[[ ENTRIES PROVIDED, beginning ]]

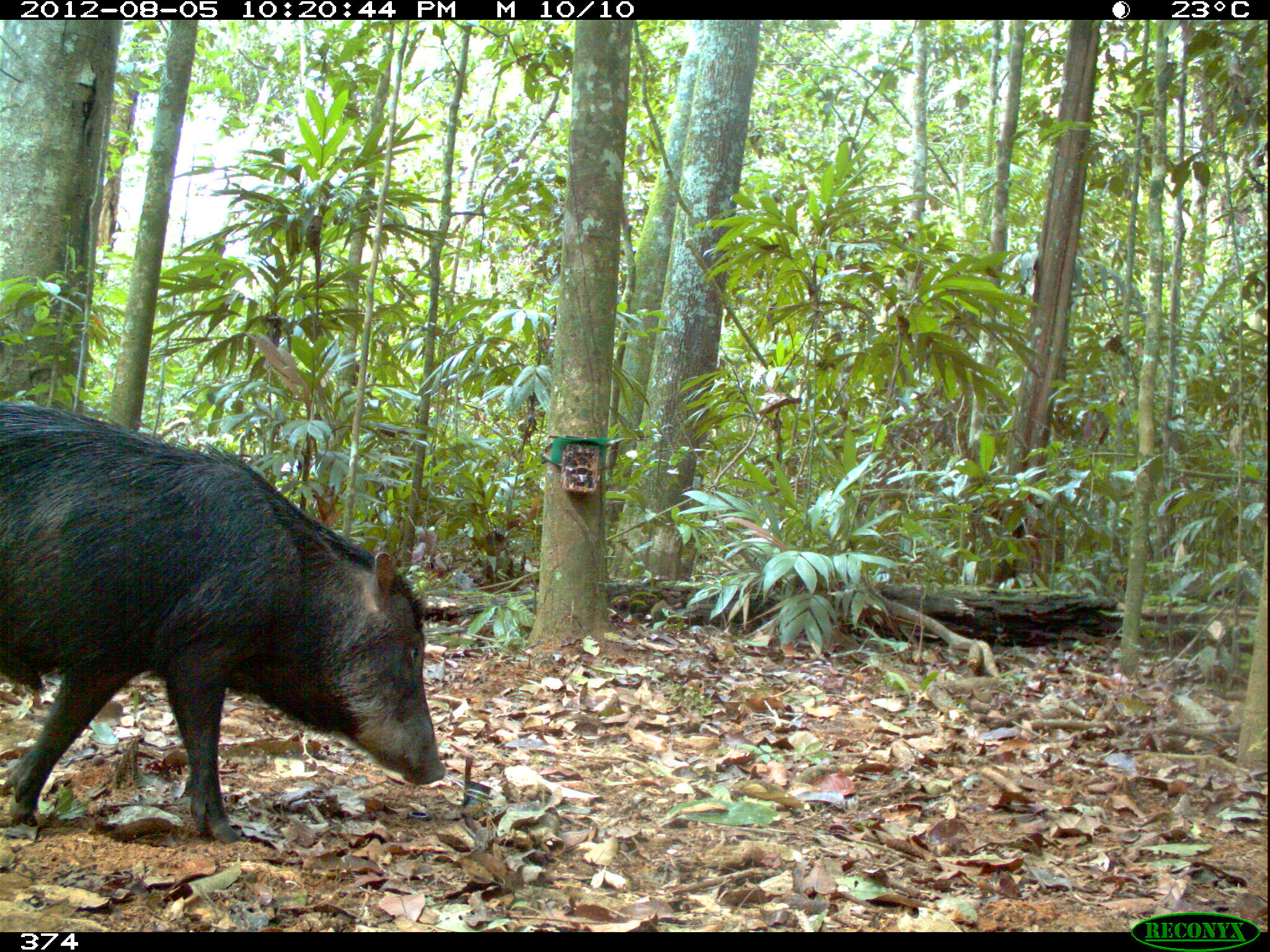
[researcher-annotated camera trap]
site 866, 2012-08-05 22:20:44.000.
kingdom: Animalia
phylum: Chordata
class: Mammalia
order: Artiodactyla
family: Tayassuidae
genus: Tayassu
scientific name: Tayassu pecari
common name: white-lipped peccary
Tayassu pecari (white-lipped peccary).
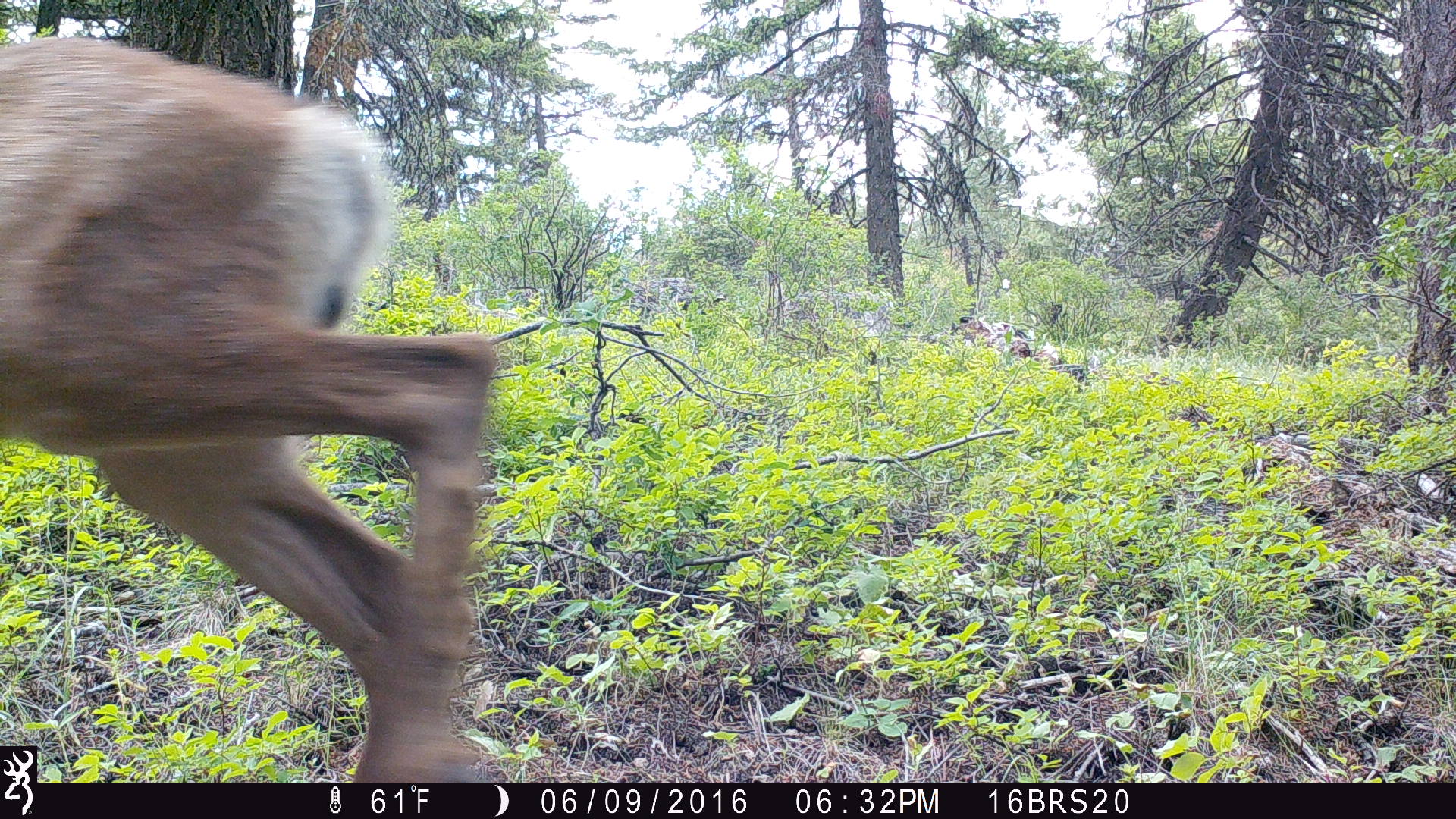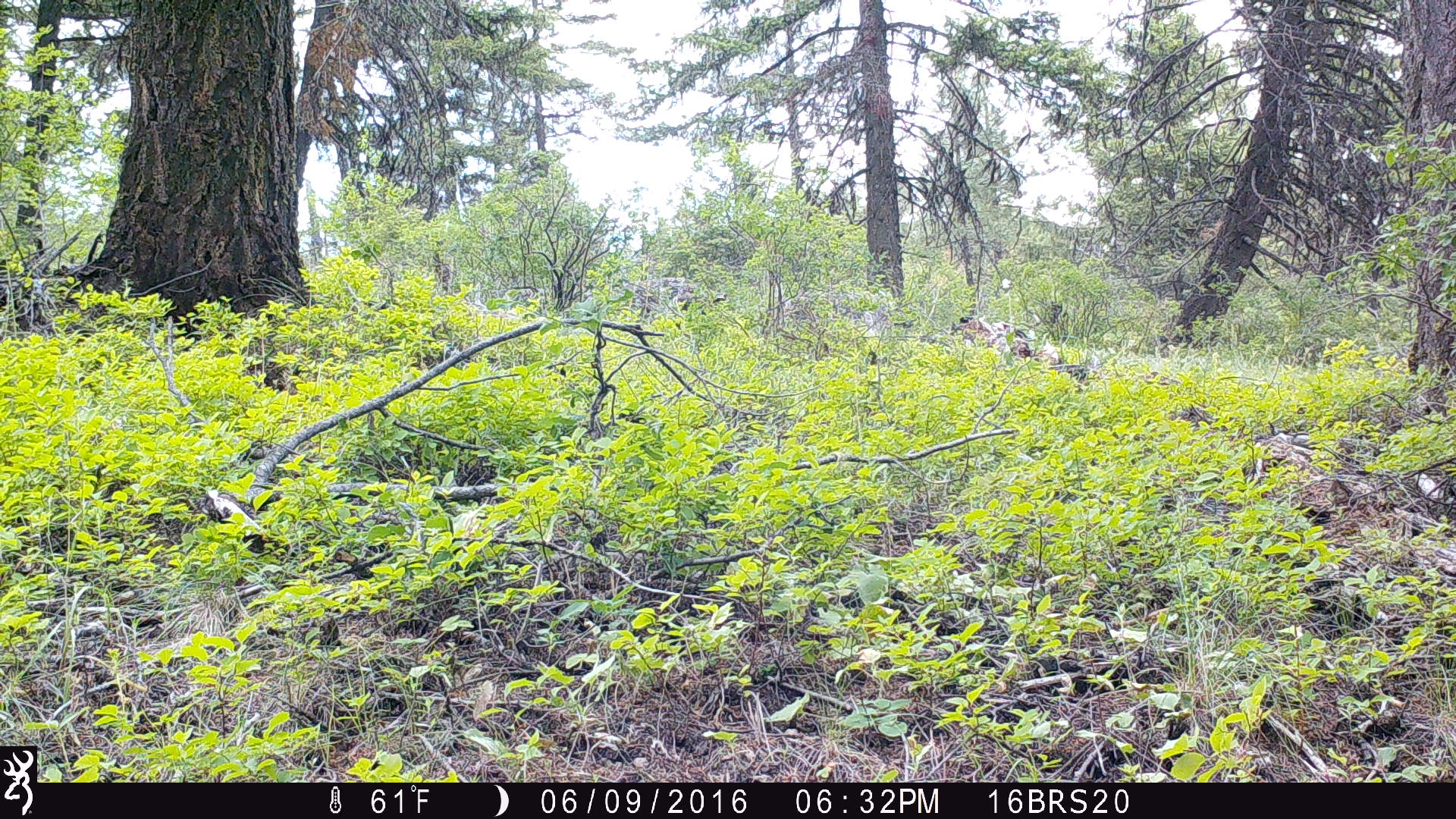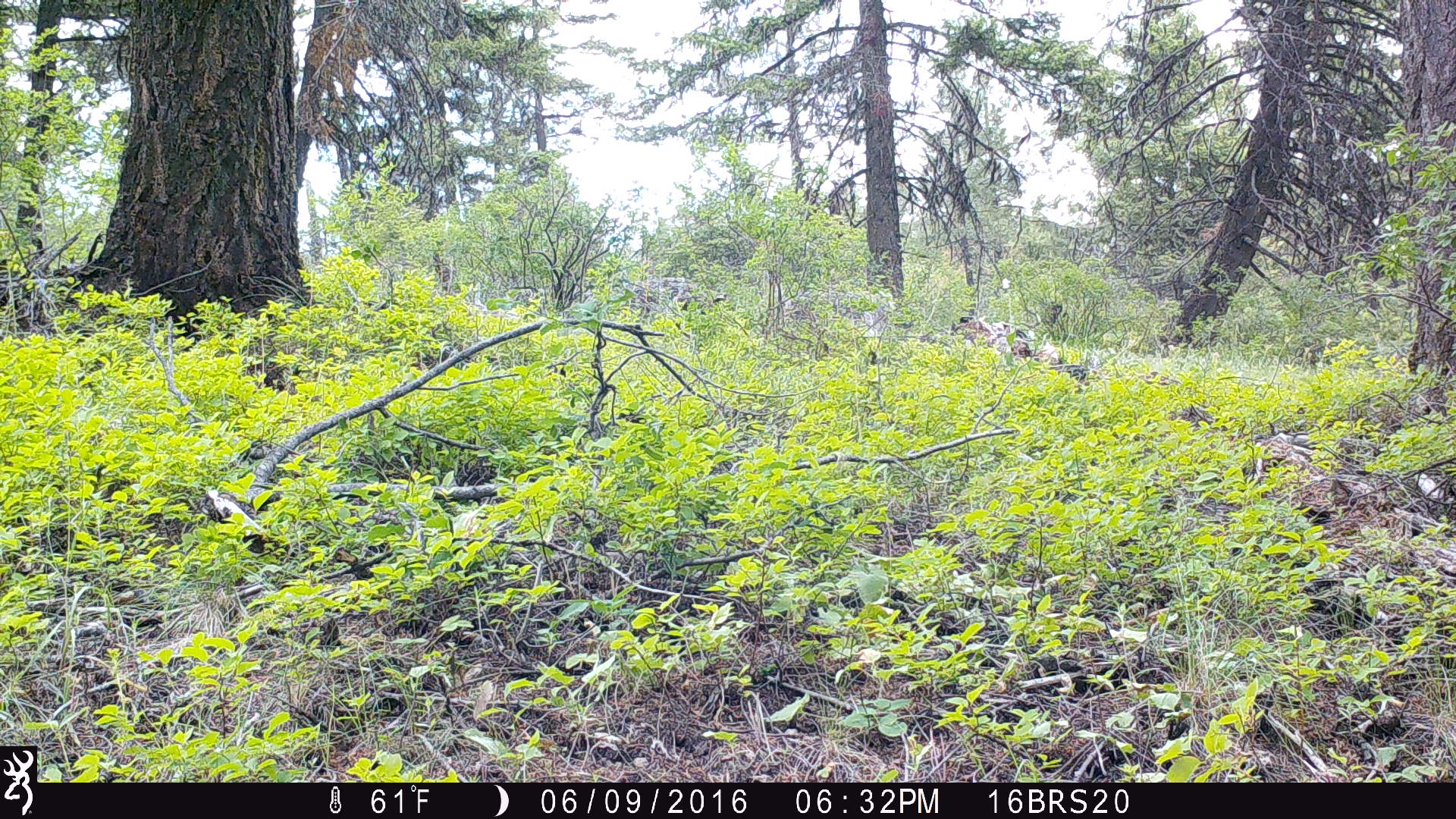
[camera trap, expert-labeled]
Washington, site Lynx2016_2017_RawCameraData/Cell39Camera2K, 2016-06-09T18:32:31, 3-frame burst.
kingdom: Animalia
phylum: Chordata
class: Mammalia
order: Artiodactyla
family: Cervidae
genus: Odocoileus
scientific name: Odocoileus hemionus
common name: mule deer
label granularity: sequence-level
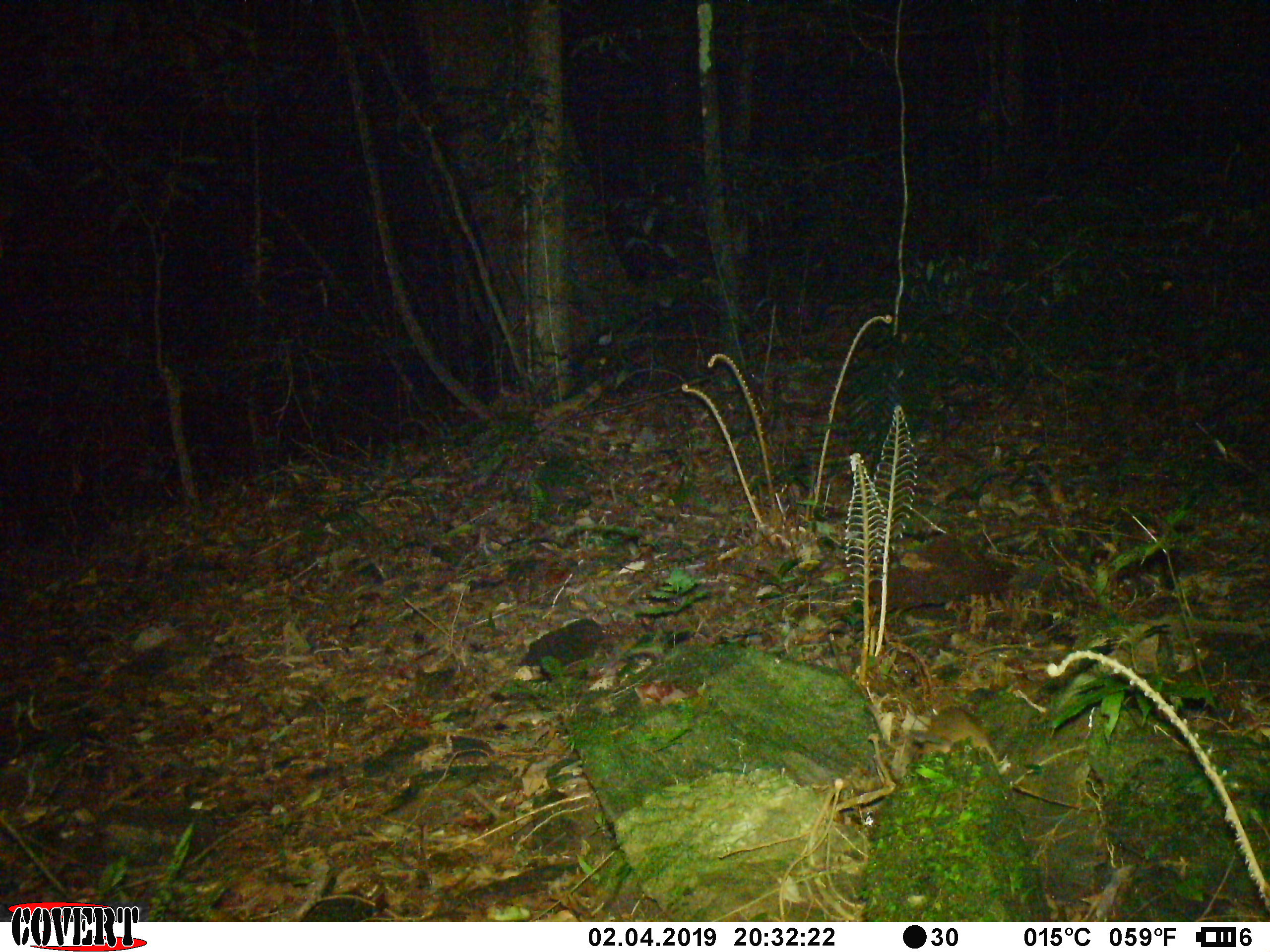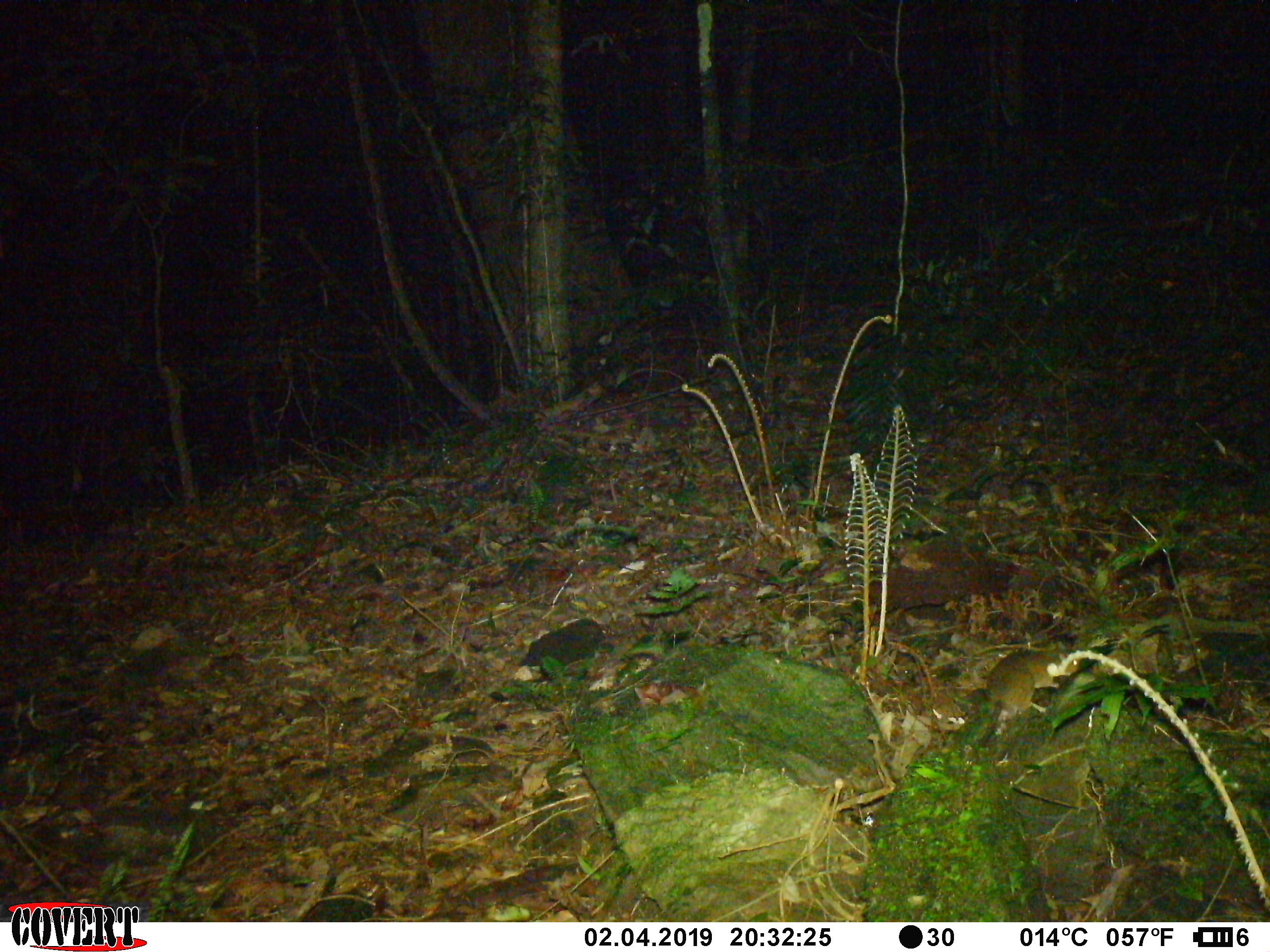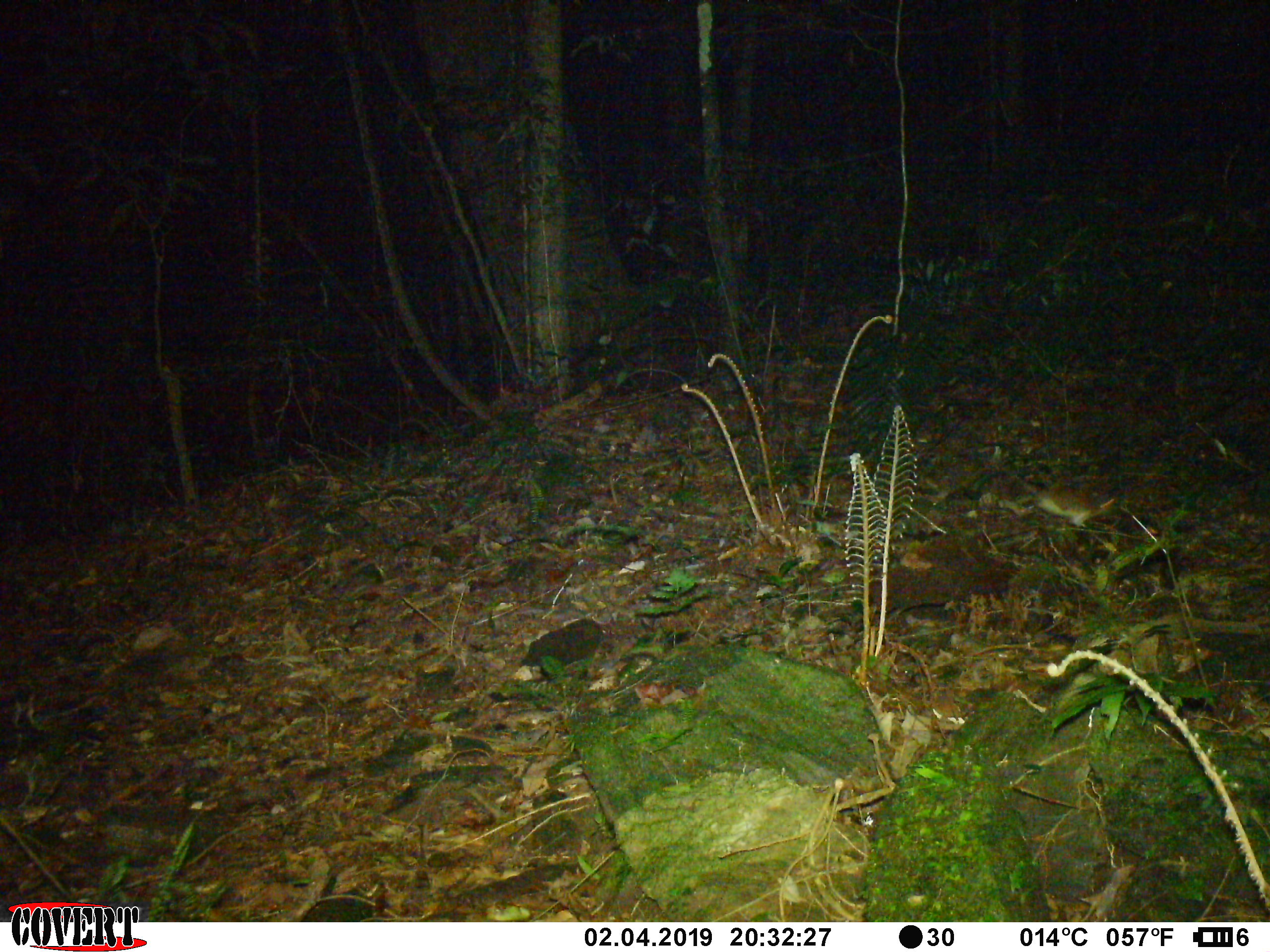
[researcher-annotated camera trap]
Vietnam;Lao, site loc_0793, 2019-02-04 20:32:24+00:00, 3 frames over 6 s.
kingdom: Animalia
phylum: Chordata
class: Mammalia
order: Rodentia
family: Muridae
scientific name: Muridae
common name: old-world mice and rats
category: unidentified murid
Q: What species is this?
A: Unidentified murid (old-world mice and rats) (Muridae).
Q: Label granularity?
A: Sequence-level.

[[ ENTRIES PROVIDED, end ]]

**WHAT TO WORK ON:** Leaving images out, please output every line of the data exactly.

**REPLY TO THE TASK:**
[researcher-annotated camera trap]
site 866, 2012-08-05 22:20:44.000.
kingdom: Animalia
phylum: Chordata
class: Mammalia
order: Artiodactyla
family: Tayassuidae
genus: Tayassu
scientific name: Tayassu pecari
common name: white-lipped peccary
Tayassu pecari (white-lipped peccary).
[camera trap, expert-labeled]
Washington, site Lynx2016_2017_RawCameraData/Cell39Camera2K, 2016-06-09T18:32:31, 3-frame burst.
kingdom: Animalia
phylum: Chordata
class: Mammalia
order: Artiodactyla
family: Cervidae
genus: Odocoileus
scientific name: Odocoileus hemionus
common name: mule deer
label granularity: sequence-level
[researcher-annotated camera trap]
Vietnam;Lao, site loc_0793, 2019-02-04 20:32:24+00:00, 3 frames over 6 s.
kingdom: Animalia
phylum: Chordata
class: Mammalia
order: Rodentia
family: Muridae
scientific name: Muridae
common name: old-world mice and rats
category: unidentified murid
Q: What species is this?
A: Unidentified murid (old-world mice and rats) (Muridae).
Q: Label granularity?
A: Sequence-level.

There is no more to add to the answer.